„Denken
heißt der Unsicherheit nachlaufen, sich wegen großartiger Kleinigkeiten aufregen,
sich mit der Begierde eines Märtyrers in Abstraktionen einschließen, auf
Komplikationen aus sein wie andere auf Verlust oder Gewinn. Der Denker ist per
definitionem qualsüchtig.“
Quelle:
Cioran, E.M.: Gevierteilt, suhrkamp taschenbuch 1838, Frankfurt am Main, 1982,
S. 147
Dächte
ich ähnlich wie E.M. Cioran über das Denken, gäbe es jetzt nicht meine
Entgegnung, ja ich glaube, ich hätte nie etwas veröffentlicht.
Mir
bereitet das Denken Vergnügen und Trost – also Lebenserleichterung und
keineswegs ein „Nachlaufen der Unsicherheit“, wenngleich ich mir der
Unsicherheit in Form von möglichen Irrtümern bewusst bin.

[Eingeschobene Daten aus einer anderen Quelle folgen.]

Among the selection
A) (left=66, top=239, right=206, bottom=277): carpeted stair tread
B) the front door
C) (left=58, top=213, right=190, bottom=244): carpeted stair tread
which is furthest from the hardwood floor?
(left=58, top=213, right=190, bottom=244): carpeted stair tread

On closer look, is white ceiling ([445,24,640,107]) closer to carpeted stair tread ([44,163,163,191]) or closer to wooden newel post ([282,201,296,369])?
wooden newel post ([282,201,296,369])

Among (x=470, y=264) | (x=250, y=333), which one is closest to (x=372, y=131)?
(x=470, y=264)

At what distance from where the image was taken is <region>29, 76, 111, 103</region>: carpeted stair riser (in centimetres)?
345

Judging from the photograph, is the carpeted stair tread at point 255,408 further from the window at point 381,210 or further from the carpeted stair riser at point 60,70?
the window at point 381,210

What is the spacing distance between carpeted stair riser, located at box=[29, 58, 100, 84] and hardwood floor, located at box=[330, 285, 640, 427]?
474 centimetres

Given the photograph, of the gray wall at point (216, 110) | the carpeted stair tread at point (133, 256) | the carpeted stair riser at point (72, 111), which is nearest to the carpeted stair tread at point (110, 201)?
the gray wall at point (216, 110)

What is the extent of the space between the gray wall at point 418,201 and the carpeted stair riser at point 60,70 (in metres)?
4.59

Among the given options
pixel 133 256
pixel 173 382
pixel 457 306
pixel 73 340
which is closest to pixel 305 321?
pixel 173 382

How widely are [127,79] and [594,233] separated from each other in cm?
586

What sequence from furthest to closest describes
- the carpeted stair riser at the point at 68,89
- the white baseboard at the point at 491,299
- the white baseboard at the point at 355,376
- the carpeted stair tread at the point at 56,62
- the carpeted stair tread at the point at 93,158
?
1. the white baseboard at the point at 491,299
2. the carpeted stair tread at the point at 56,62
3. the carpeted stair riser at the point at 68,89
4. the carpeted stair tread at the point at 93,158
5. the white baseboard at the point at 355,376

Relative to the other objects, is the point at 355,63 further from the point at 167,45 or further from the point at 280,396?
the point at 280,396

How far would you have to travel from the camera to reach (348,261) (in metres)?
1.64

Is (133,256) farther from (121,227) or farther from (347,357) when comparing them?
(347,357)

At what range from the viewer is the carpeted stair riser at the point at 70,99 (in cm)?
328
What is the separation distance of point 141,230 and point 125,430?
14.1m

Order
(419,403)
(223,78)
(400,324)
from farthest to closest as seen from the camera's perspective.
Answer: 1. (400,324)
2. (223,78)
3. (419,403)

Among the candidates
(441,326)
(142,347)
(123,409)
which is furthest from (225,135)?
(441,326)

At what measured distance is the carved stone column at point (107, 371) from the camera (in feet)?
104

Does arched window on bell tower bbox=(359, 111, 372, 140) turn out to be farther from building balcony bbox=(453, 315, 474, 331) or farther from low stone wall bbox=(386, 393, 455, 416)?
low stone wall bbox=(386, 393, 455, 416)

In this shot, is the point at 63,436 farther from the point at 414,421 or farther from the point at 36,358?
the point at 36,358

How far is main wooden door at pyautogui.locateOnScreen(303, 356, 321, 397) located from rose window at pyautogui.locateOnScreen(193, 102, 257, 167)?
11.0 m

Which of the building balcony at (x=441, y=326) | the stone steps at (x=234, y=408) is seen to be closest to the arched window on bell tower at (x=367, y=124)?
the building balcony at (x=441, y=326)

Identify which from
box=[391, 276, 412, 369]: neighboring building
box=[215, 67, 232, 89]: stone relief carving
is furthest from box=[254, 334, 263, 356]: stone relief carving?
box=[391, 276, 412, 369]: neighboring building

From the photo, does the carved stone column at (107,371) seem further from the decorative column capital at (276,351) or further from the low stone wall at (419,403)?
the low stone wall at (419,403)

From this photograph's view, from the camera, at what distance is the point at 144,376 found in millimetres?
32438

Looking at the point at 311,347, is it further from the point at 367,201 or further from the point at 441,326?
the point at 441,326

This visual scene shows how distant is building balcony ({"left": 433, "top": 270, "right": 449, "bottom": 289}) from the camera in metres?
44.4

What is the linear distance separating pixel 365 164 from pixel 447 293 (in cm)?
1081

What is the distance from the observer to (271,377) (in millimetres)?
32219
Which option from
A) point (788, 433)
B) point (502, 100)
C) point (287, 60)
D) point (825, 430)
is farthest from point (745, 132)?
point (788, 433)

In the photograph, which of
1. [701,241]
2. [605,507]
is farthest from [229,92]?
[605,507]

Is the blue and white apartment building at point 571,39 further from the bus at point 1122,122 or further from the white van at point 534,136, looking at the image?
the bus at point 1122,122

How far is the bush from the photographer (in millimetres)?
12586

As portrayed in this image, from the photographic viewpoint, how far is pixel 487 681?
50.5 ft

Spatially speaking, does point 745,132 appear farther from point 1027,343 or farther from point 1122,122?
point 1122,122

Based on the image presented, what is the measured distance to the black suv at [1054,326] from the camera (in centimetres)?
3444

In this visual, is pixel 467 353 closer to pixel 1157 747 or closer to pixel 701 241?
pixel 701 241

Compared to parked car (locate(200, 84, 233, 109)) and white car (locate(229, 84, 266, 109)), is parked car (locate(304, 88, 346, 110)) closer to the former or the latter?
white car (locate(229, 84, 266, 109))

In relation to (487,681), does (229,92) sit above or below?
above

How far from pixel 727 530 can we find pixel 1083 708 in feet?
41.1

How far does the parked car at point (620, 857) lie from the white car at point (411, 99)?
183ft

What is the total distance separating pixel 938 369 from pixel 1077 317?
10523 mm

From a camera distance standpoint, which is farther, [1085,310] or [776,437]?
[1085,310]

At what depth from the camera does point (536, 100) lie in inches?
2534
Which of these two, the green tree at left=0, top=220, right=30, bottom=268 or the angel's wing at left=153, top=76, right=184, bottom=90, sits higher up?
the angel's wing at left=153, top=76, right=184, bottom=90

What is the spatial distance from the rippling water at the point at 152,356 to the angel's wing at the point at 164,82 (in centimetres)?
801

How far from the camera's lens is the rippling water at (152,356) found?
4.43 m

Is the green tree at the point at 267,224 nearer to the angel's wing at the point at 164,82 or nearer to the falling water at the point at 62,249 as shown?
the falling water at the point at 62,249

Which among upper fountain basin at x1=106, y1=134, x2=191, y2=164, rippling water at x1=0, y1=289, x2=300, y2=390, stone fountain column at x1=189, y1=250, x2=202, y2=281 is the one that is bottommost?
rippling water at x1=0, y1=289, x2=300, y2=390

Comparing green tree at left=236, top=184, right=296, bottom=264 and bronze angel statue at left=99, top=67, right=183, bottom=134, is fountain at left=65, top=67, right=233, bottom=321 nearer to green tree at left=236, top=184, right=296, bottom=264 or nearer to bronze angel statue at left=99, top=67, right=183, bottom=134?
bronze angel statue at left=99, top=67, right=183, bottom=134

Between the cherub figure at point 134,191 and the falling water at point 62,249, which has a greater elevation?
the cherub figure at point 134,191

Sie entmutigen mich
nicht, spornen im Gegenteil sogar an.
Ein
gedankliches Engagement betrachte ich weniger als „aufregend“, eher als
erhellend, wobei doch die Einstufung „großartiger Kleinigkeiten“ ziemlich
eindeutig meiner Freiwilligkeit unterliegt.
Natürlich
lassen sich viele Dinge schon gar nicht durch mein Denken beeinflussen,
dass ich mich dennoch damit befasse, hat nichts mit einem „Märtyrertum“ in
eingeschlossenen „Abstraktionen“ zu tun, sondern mit der Befriedigung des
Herleitens und Durchschauens von selbst komplizierten Angelegenheiten, auch mit
der heiteren Gewissheit, sich nicht so leicht von sogenannten Vordenkern und
„think tanks“ hinters Licht führen zu lassen.
Bei
der manchmal sogar schmerzhaften Verwunderung über die Lobby des blanken
Unsinns bedeuten mir Erkenntnisse im analytischen Denken derartig freiatmigen
Gewinn, dass mir die Definition „qualsüchtig“ geradezu albern erscheint,
nachvollziehbar lediglich für den Fall einer totalen Resignation, für die
freilich viele Schicksale zweifelsfrei auch plausible Gründe liefern.
Die
Alternativen zum Denken wären Denkunfähigkeit und Gedankenlosigkeit, erstere
eher unbewusst, letztere vielleicht mit einiger nicht schuldfreien
Bequemlichkeit behaftet.
Ich
bezeichne mich für mich selbst als Denker, weitestgehend frei innerhalb des mir
natürlich vorgegebenen Milieus. Diese Freiheit in einer häufig widerwärtigen
engeren und weiteren Umgebung zu hegen und zu pflegen, um sie dann gelegentlich
zumindest in Portionen mit anderen Menschen auch global zu teilen, generiert
Entspannung, Gelassenheit und Friedfertigkeit als Voraussetzung für anhaltende
Neugier und Interessiertheit an der Welt, aus der die Kraft kommt, den
schrillsten Missdeutungen und Glaubenspostulaten in fundierter
Selbsteinschätzung zu begegnen.
Zum
Denken möchte ich herzlich einladen und vergegenwärtige mir durchaus die
Einschränkungen: Wer will überhaupt denken, und wer kann es gar nicht?